Spatial question items>
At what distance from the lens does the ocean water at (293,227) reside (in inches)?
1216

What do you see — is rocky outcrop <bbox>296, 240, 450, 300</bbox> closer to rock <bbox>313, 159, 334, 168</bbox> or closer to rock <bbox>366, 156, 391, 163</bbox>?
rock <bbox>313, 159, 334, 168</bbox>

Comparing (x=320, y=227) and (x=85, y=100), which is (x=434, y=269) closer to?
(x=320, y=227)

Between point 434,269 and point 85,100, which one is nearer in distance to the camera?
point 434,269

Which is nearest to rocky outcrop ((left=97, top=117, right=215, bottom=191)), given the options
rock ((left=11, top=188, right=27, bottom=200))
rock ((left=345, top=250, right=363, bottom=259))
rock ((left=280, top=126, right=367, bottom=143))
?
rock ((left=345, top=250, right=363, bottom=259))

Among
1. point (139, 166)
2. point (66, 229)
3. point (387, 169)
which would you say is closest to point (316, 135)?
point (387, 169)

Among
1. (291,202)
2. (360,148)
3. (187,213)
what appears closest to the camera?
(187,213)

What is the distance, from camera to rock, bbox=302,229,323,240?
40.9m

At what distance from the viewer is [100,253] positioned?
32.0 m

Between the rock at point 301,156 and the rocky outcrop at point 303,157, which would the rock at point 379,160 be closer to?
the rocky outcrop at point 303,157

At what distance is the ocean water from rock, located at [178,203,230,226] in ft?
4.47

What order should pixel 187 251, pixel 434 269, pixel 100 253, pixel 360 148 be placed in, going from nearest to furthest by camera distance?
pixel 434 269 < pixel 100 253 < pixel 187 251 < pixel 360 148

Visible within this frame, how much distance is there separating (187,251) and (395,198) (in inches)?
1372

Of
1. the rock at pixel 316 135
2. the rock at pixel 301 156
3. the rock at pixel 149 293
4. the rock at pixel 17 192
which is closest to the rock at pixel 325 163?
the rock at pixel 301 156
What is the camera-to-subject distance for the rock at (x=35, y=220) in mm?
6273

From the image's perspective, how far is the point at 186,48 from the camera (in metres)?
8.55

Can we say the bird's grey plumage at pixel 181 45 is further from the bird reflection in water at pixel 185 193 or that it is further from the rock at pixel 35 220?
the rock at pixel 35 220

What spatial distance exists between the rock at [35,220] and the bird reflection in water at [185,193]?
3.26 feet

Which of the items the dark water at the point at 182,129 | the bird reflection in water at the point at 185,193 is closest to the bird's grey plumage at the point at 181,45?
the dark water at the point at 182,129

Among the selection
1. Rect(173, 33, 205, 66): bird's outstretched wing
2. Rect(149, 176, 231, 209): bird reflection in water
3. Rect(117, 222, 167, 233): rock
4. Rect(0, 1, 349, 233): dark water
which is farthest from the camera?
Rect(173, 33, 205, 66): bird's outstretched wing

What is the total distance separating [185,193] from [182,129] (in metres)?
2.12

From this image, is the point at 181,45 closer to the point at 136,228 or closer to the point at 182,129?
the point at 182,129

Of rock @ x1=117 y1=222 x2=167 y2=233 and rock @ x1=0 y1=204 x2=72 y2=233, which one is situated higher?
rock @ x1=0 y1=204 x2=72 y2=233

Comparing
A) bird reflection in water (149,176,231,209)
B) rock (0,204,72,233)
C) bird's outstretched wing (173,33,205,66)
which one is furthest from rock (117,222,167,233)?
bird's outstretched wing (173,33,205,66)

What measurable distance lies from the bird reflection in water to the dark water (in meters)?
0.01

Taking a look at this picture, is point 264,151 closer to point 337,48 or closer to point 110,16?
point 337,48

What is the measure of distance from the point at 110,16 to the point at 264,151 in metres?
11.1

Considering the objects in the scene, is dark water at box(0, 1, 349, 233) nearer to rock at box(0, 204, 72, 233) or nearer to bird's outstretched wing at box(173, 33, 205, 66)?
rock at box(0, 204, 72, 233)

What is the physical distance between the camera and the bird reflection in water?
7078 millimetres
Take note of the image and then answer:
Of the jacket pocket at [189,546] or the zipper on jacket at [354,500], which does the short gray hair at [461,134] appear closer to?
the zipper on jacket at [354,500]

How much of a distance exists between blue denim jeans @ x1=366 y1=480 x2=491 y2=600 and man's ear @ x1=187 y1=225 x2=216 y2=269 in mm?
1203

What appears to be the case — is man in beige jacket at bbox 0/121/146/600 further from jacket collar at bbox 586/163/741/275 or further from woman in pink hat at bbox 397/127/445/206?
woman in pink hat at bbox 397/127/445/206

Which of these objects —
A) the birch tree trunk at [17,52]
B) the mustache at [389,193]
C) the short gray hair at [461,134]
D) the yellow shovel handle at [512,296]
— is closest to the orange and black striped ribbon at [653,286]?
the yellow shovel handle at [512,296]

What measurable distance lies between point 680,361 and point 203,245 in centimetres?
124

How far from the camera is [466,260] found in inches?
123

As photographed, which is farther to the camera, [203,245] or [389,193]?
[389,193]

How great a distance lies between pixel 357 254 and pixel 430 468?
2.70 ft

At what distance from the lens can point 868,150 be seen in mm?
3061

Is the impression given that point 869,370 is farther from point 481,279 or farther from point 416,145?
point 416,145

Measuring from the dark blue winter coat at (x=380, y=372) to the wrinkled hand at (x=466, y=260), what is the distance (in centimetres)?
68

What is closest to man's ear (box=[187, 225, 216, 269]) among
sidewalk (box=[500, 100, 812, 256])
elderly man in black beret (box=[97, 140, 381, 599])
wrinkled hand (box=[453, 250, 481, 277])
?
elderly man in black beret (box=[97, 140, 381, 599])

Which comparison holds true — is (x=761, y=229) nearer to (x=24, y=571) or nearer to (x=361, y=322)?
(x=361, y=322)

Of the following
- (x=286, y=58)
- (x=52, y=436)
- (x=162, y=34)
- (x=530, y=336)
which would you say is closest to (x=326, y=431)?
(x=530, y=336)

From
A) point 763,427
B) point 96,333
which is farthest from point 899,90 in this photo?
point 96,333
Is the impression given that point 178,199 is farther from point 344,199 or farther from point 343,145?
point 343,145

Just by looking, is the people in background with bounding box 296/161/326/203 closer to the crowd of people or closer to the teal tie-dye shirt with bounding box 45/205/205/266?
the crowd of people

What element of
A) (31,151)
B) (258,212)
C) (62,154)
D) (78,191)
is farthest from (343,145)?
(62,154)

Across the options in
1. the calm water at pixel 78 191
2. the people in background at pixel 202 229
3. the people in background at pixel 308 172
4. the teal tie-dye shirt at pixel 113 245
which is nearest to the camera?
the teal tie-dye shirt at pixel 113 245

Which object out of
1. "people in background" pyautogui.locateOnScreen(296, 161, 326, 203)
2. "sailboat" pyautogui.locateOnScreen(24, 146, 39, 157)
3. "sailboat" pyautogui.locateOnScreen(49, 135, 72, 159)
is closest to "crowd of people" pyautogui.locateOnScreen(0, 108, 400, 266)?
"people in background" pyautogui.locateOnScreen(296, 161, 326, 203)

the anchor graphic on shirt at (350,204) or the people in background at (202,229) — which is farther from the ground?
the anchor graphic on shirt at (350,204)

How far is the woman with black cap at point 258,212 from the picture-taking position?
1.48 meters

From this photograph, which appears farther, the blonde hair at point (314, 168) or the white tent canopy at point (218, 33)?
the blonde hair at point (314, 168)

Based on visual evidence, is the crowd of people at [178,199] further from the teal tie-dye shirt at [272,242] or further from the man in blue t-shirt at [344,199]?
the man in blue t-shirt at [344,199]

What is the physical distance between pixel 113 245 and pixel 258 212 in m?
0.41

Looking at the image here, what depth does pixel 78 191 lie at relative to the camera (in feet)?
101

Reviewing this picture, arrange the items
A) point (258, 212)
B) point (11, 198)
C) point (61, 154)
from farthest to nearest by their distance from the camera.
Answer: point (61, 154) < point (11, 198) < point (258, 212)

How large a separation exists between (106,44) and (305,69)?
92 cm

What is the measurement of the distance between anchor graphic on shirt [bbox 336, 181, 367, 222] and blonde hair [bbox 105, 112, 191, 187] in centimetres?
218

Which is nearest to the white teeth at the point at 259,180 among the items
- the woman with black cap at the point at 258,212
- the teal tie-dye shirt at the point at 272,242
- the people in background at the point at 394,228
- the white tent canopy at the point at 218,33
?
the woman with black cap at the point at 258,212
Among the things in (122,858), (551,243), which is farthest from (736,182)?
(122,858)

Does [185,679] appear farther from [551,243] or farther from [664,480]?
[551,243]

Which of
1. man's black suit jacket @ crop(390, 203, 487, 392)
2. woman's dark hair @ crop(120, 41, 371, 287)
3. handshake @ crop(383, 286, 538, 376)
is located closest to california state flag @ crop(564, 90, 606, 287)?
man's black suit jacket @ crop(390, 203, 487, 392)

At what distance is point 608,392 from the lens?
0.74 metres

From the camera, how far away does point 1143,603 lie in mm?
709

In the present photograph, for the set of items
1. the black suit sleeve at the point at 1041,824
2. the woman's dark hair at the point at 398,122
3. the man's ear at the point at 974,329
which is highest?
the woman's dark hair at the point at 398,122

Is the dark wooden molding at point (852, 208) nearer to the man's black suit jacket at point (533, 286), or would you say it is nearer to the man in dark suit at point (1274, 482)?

Exercise aim>
Copy the lines word for word, starting with the line that contains "Does [185,679] appear" and ending with the last of the items. Include both the first and the last line.

Solution below>
Does [185,679] appear farther from [551,243] or farther from [664,480]?
[551,243]

Which of
1. man's black suit jacket @ crop(390, 203, 487, 392)
2. woman's dark hair @ crop(120, 41, 371, 287)
3. handshake @ crop(383, 286, 538, 376)
is located closest to california state flag @ crop(564, 90, 606, 287)?
man's black suit jacket @ crop(390, 203, 487, 392)

At what distance is point 608,392 from the lens?
0.74 metres

From the camera, how far away does point 1143,603 lie in mm?
709

In the present photograph, for the set of items
1. the black suit sleeve at the point at 1041,824
2. the woman's dark hair at the point at 398,122
3. the man's ear at the point at 974,329
which is highest?
the woman's dark hair at the point at 398,122

Is the dark wooden molding at point (852, 208) nearer to the man's black suit jacket at point (533, 286), or would you say it is nearer to the man in dark suit at point (1274, 482)?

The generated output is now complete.